Data, Data, Data – ScienceOnline2010
The other major theme to emerge from the sessions I attended at ScienceOnline2010 was data. All kinds of data.
20 years ago, getting your hands on a data set meant knowing someone who knew someone who might be able to send you a disc.
These days, more and more data sets are being shared on the open web. Sometimes they are easy to find and use, and sometimes not so much. Sometimes the data require a bit of skill with Excel, and sometimes the data require multiple servers and extensive programming skills.
But it’s out there.
I attended a very interesting session led by John Hogenesch about cloud computing. Some of this was way over my head – I’m not as familiar with bioinformatics as I’d like to be one day, and I only have minimal knowledge of how geneticists are actually using this information. None-the-less, it was informative to learn about the various trends in cloud computing. Some of them I am already very familiar with – like wiki’s, Gmail, Google Docs. I learned more about some services that I only know a bit about. For example, Google Knol is being used by PLoS to write and publish their “Currents Influenza” online. Since the authoring, editing and publishing is done online, the journal can quickly get items published and available. I learned about some services that allow for remote storage and query of information, and how these services can be less expensive (and easier to run) than hosting your own servers.
Jacqueline Floyd and Chris Rowan presented a session on “Earth Science, Web 2.0+, and Geospatial Applications”. Since my background is in geology, I was particularly intrigued by some of the resources discussed here. The discussion at the end of the talk centered around some of the difficulties of finding spatial information (some of which I have discussed before). For example, the USGS provides a wide range of spatial data – geophysical data, hydrological data, geologic data. Some of this is easier to find (and use) than others. For example, recent earthquake data is available is an easy to use Google Earth format, but data older than one month requires more complicated searching (including detailed latitude and longitude coordinates) and the search output requires manipulation to create a visualization. It could be easier.

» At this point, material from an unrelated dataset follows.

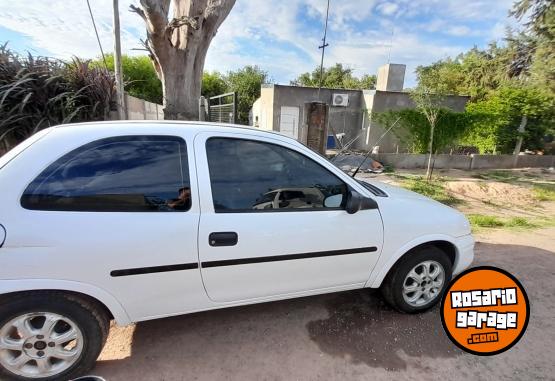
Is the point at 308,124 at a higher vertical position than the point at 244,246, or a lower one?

One of the last sessions I attended at the conference was a presentation by PLoS managing editor Peter Binfield about article level metrics. Peter discussed some of the things that the PLoS journals are doing to attempt to measure the impact of individual articles, not the entire journal. The new metrics were announced in a blog post last summer, and you can see the metrics at work on any article in any of the PLoS journals. They are using open data and API’s from lots of sources: social bookmarking (like CiteULike and Connotea), citation information (from Google Scholar and Scopus), page views and PDF downloads and lots more. I think that this is an exciting new way to shed more light on what is going on with individual articles, but there are some challenges ahead. How will tenure committees analyze this stuff? (Will they bother?) What does it mean if your article was only downloaded 300 times but your colleague (in a larger discipline like genetics) had an article downloaded 3000 times? And all of this data they are collecting can lead to lots of analysis. Librarians have traditionally used citation analysis as a way of understanding the literature of a community, and hopefully these new metrics will give them more tools to use.